## begin
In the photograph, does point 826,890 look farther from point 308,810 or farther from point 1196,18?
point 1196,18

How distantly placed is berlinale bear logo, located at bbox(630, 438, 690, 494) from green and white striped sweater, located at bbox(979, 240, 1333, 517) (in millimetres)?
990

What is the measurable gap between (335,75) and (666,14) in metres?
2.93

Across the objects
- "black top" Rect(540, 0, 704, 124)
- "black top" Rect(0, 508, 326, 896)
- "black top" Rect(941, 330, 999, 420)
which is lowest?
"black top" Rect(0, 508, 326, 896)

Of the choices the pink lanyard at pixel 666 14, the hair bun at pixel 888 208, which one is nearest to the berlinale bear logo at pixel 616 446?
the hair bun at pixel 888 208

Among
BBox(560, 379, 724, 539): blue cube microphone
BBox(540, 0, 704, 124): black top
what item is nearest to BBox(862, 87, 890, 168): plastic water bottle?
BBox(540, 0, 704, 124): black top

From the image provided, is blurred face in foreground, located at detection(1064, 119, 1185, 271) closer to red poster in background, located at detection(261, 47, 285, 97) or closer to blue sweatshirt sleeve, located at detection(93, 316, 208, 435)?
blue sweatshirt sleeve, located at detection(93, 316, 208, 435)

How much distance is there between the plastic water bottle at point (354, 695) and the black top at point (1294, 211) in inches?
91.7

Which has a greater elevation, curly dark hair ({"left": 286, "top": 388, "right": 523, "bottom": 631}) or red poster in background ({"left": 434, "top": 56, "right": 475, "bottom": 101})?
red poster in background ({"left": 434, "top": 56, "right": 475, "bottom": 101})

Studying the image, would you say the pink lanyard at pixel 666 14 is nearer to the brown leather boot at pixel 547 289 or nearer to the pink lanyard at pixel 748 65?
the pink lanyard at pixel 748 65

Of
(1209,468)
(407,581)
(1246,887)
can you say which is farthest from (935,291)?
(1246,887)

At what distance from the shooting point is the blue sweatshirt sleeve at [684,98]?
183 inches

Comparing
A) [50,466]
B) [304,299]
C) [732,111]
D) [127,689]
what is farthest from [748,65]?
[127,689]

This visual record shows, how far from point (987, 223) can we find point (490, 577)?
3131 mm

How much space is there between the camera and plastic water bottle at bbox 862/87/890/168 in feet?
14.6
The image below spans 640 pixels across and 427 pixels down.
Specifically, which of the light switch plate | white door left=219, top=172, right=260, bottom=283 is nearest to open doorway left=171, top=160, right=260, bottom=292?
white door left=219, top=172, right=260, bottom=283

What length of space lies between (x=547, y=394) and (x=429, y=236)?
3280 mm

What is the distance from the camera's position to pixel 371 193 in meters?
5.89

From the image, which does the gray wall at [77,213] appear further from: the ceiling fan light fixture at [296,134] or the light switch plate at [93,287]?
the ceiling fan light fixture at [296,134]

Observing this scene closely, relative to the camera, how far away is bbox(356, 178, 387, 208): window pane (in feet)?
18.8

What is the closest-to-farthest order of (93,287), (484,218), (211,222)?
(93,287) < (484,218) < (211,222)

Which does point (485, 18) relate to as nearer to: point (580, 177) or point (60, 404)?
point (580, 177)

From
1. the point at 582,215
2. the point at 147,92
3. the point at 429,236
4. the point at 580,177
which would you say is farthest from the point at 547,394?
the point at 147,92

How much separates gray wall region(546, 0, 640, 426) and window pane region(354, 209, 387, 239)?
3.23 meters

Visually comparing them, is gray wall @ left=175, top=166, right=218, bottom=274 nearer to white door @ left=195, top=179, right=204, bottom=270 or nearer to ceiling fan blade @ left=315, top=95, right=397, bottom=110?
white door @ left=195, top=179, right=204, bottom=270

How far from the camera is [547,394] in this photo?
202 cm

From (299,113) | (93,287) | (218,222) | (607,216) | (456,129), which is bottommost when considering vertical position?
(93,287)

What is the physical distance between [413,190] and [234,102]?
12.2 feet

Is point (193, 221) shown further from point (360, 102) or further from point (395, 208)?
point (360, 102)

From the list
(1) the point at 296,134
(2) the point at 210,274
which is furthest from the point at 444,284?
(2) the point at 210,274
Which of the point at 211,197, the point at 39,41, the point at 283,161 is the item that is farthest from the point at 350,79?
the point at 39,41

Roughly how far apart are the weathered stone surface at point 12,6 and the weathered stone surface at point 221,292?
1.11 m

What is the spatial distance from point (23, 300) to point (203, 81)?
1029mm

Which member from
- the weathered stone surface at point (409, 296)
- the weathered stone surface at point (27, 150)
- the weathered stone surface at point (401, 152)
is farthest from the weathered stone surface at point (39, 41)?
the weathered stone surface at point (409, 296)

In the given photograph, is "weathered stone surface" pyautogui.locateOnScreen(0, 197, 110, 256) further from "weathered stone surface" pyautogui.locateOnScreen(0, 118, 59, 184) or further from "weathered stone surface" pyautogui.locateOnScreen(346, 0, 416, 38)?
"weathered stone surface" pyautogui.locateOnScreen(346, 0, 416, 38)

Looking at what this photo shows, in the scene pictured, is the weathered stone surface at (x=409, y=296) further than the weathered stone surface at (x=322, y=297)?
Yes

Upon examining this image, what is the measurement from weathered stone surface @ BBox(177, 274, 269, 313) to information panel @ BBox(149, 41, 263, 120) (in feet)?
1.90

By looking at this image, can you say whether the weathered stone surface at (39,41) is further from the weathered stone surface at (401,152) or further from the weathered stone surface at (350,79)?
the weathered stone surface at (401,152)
## end
• **WHAT THIS TASK INVOLVES**: Change "photograph" to "snapshot" wherever it occurs in the records above, and leave every other word as it is.

• **FULL OUTPUT**:
In the snapshot, does point 826,890 look farther from point 308,810 or farther from point 1196,18?
point 1196,18

How distantly placed is berlinale bear logo, located at bbox(630, 438, 690, 494) from green and white striped sweater, located at bbox(979, 240, 1333, 517) (in millimetres)?
990

What is the measurable gap between (335,75) and (666,14) in metres?
2.93

Across the objects
- "black top" Rect(540, 0, 704, 124)
- "black top" Rect(0, 508, 326, 896)
- "black top" Rect(941, 330, 999, 420)
which is lowest?
"black top" Rect(0, 508, 326, 896)

Of the choices the pink lanyard at pixel 666 14, the hair bun at pixel 888 208, which one is nearest to the berlinale bear logo at pixel 616 446?
the hair bun at pixel 888 208

Among
BBox(560, 379, 724, 539): blue cube microphone
BBox(540, 0, 704, 124): black top
what item is nearest to BBox(862, 87, 890, 168): plastic water bottle?
BBox(540, 0, 704, 124): black top

From the image provided, is blurred face in foreground, located at detection(1064, 119, 1185, 271) closer to red poster in background, located at detection(261, 47, 285, 97) or closer to blue sweatshirt sleeve, located at detection(93, 316, 208, 435)?
blue sweatshirt sleeve, located at detection(93, 316, 208, 435)

How much distance is there between the plastic water bottle at point (354, 695) and the black top at point (1294, 211) in inches?
91.7

Which has a greater elevation, curly dark hair ({"left": 286, "top": 388, "right": 523, "bottom": 631}) or red poster in background ({"left": 434, "top": 56, "right": 475, "bottom": 101})?
red poster in background ({"left": 434, "top": 56, "right": 475, "bottom": 101})

Studying the image, would you say the pink lanyard at pixel 666 14 is nearer to the brown leather boot at pixel 547 289 or nearer to the pink lanyard at pixel 748 65?
the pink lanyard at pixel 748 65

Of
(1209,468)
(407,581)
(1246,887)
can you say which is farthest from (935,291)?
(1246,887)

At what distance from the shooting point is the blue sweatshirt sleeve at [684,98]?
183 inches

Comparing
A) [50,466]
B) [304,299]
C) [732,111]
D) [127,689]
what is farthest from [748,65]?
[127,689]

This visual record shows, how far from point (987, 223) can we find point (490, 577)?
3131 mm

How much space is there between the camera and plastic water bottle at bbox 862/87/890/168 in feet?
14.6
The image below spans 640 pixels across and 427 pixels down.
Specifically, which of the light switch plate | white door left=219, top=172, right=260, bottom=283 is nearest to open doorway left=171, top=160, right=260, bottom=292?
white door left=219, top=172, right=260, bottom=283

What length of space lies between (x=547, y=394) and (x=429, y=236)?
3280 mm

What is the distance from the camera's position to pixel 371 193 in meters?
5.89

From the image, which does the gray wall at [77,213] appear further from: the ceiling fan light fixture at [296,134] or the light switch plate at [93,287]?
the ceiling fan light fixture at [296,134]

Observing this scene closely, relative to the camera, how far away is bbox(356, 178, 387, 208): window pane (in feet)?
18.8

What is the closest-to-farthest order of (93,287), (484,218), (211,222)?
(93,287) < (484,218) < (211,222)

Which does point (485, 18) relate to as nearer to: point (580, 177) or point (60, 404)?
point (580, 177)

From
1. the point at 582,215
2. the point at 147,92
3. the point at 429,236
4. the point at 580,177
which would you say is farthest from the point at 547,394?
the point at 147,92

How much separates gray wall region(546, 0, 640, 426) and window pane region(354, 209, 387, 239)?
3.23 meters

Visually comparing them, is gray wall @ left=175, top=166, right=218, bottom=274 nearer to white door @ left=195, top=179, right=204, bottom=270 or nearer to ceiling fan blade @ left=315, top=95, right=397, bottom=110?
white door @ left=195, top=179, right=204, bottom=270

How far from the camera is [547,394] in this photo?
202 cm

From (299,113) | (93,287) | (218,222) | (607,216) | (456,129), which is bottommost when considering vertical position?
(93,287)

What is the physical distance between [413,190] and [234,102]?
12.2 feet

Is point (193, 221) shown further from point (360, 102) or further from point (395, 208)?
point (360, 102)

From the list
(1) the point at 296,134
(2) the point at 210,274
which is furthest from the point at 444,284?
(2) the point at 210,274
Which of the point at 211,197, the point at 39,41, the point at 283,161 is the item that is farthest from the point at 350,79?
the point at 39,41

Roughly how far apart are the weathered stone surface at point 12,6 and the weathered stone surface at point 221,292?
1.11 m

What is the spatial distance from point (23, 300) to point (203, 81)?
1029mm

Which member from
- the weathered stone surface at point (409, 296)
- the weathered stone surface at point (27, 150)
- the weathered stone surface at point (401, 152)
is farthest from the weathered stone surface at point (39, 41)?
the weathered stone surface at point (409, 296)

In the given snapshot, is "weathered stone surface" pyautogui.locateOnScreen(0, 197, 110, 256) further from "weathered stone surface" pyautogui.locateOnScreen(0, 118, 59, 184) or further from "weathered stone surface" pyautogui.locateOnScreen(346, 0, 416, 38)?
"weathered stone surface" pyautogui.locateOnScreen(346, 0, 416, 38)

Looking at what this photo shows, in the scene pictured, is the weathered stone surface at (x=409, y=296) further than the weathered stone surface at (x=322, y=297)?
Yes

Upon examining this image, what is the measurement from weathered stone surface @ BBox(177, 274, 269, 313) to information panel @ BBox(149, 41, 263, 120) (in feet)?
1.90

By looking at this image, can you say whether the weathered stone surface at (39,41) is further from the weathered stone surface at (401,152) or further from the weathered stone surface at (350,79)?
the weathered stone surface at (401,152)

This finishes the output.